MajalahCEO.co.id, Jakarta – Pemerintah sudah menerapkan tarif jasa hiburan untuk diskotek, karaoke, kelab malam, bar, dan mandi uap/spa dengan batas bawah 40% dan batas atas 75%. Namun pemerintah akan memberikan insentif fiskal bila pengusaha belum siap untuk menerapkan tarif Pajak Barang dan Jasa Tertentu (PBJT) minimal 40% dan paling tinggi 75% .
Direktur Pajak Daerah dan Retribusi Daerah Kementerian Keuangan Lydia Kurniawati mengatakan penerapan pajak hiburan ini berada di bawah kewenangan pemerintah daerah. Pasalnya kebijakan ini merupakan perwujudan dari Undang Undang Nomor 22 Tahun 2022 tentang Hubungan Keuangan Pemerintah Pusat dan Pemerintahan Daerah. Oleh karena itu pemberian insentif tersebut akan ditentukan oleh pemerintah daerah.
“Insentif bisa diberikan secara massal oleh kepala daerah, sebab yang mengetahui kondisi daerah adalah Guberur dan Wali Kota masing-masing. Kepala daerah menjadi lebih mandiri mengurus daerah masing-masing,” ucap Lydia dalam media briefing di Kantor Pusat Kementerian Keuangan pada Selasa (16/1/2024).

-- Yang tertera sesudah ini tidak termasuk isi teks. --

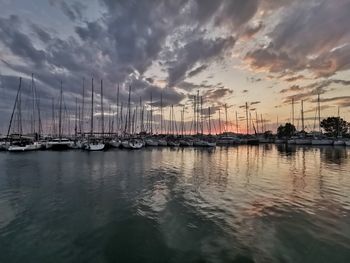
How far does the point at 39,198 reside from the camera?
1580 centimetres

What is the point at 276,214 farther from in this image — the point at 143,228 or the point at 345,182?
the point at 345,182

Adapun pemberian fiskal ini dilakukan berdasarkan Peraturan Pemerintah (PP) 35 Tahun 2023, pasal 99 dijelaskan bahwa ada beberapa pertimbangan kepala daerah sebelum memberikan insentif fiskal kepada wajib pajak.
Pertama, kemampuan membayar wajib pajak dan/atau wajib retribusi. Dalam hal ini, jika pengusaha selaku wajib pajak belum mampu secara usaha ditetapkan dengan tarif 40%, maka Kepala Daerah bisa memberikan insentif fiskal.
“Berdasarkan asignment dan assesement daerah melakukan pengurangan pokok pajak, memberi keringanna, pembebasan atau penghapusan pokok pajak. pertimbangan, kemampuan wajib pajak dan wajib retribusi,” tutur dia.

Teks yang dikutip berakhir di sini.